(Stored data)
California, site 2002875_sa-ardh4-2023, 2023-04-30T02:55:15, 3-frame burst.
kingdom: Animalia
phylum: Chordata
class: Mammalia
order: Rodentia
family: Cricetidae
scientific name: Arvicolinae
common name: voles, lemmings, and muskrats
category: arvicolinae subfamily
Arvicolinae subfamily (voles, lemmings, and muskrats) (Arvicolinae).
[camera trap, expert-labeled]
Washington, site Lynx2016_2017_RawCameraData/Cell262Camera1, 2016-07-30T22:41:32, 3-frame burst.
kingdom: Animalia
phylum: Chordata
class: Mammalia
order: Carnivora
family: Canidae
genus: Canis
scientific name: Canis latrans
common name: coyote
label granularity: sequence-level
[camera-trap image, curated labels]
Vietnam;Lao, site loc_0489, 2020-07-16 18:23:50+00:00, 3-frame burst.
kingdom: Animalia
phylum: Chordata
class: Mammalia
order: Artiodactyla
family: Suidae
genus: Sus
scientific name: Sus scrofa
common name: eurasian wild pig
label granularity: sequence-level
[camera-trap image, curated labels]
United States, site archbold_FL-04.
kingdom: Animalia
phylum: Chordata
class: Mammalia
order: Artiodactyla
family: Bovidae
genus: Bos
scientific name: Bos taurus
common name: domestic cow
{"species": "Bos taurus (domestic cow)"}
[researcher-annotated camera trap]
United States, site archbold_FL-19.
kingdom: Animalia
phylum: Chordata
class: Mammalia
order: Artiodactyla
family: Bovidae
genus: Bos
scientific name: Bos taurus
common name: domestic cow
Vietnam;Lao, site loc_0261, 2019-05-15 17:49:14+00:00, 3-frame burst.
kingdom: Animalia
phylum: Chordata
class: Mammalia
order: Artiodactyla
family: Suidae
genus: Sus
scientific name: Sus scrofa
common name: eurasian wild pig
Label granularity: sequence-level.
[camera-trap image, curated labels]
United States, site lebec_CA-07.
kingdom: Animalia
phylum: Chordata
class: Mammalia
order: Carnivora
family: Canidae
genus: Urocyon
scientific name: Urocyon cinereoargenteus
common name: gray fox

Work instructions:
Would you write down every record again, exactly?

Task solution:
California, site 2002875_sa-ardh4-2023, 2023-04-30T02:55:15, 3-frame burst.
kingdom: Animalia
phylum: Chordata
class: Mammalia
order: Rodentia
family: Cricetidae
scientific name: Arvicolinae
common name: voles, lemmings, and muskrats
category: arvicolinae subfamily
Arvicolinae subfamily (voles, lemmings, and muskrats) (Arvicolinae).
[camera trap, expert-labeled]
Washington, site Lynx2016_2017_RawCameraData/Cell262Camera1, 2016-07-30T22:41:32, 3-frame burst.
kingdom: Animalia
phylum: Chordata
class: Mammalia
order: Carnivora
family: Canidae
genus: Canis
scientific name: Canis latrans
common name: coyote
label granularity: sequence-level
[camera-trap image, curated labels]
Vietnam;Lao, site loc_0489, 2020-07-16 18:23:50+00:00, 3-frame burst.
kingdom: Animalia
phylum: Chordata
class: Mammalia
order: Artiodactyla
family: Suidae
genus: Sus
scientific name: Sus scrofa
common name: eurasian wild pig
label granularity: sequence-level
[camera-trap image, curated labels]
United States, site archbold_FL-04.
kingdom: Animalia
phylum: Chordata
class: Mammalia
order: Artiodactyla
family: Bovidae
genus: Bos
scientific name: Bos taurus
common name: domestic cow
{"species": "Bos taurus (domestic cow)"}
[researcher-annotated camera trap]
United States, site archbold_FL-19.
kingdom: Animalia
phylum: Chordata
class: Mammalia
order: Artiodactyla
family: Bovidae
genus: Bos
scientific name: Bos taurus
common name: domestic cow
Vietnam;Lao, site loc_0261, 2019-05-15 17:49:14+00:00, 3-frame burst.
kingdom: Animalia
phylum: Chordata
class: Mammalia
order: Artiodactyla
family: Suidae
genus: Sus
scientific name: Sus scrofa
common name: eurasian wild pig
Label granularity: sequence-level.
[camera-trap image, curated labels]
United States, site lebec_CA-07.
kingdom: Animalia
phylum: Chordata
class: Mammalia
order: Carnivora
family: Canidae
genus: Urocyon
scientific name: Urocyon cinereoargenteus
common name: gray fox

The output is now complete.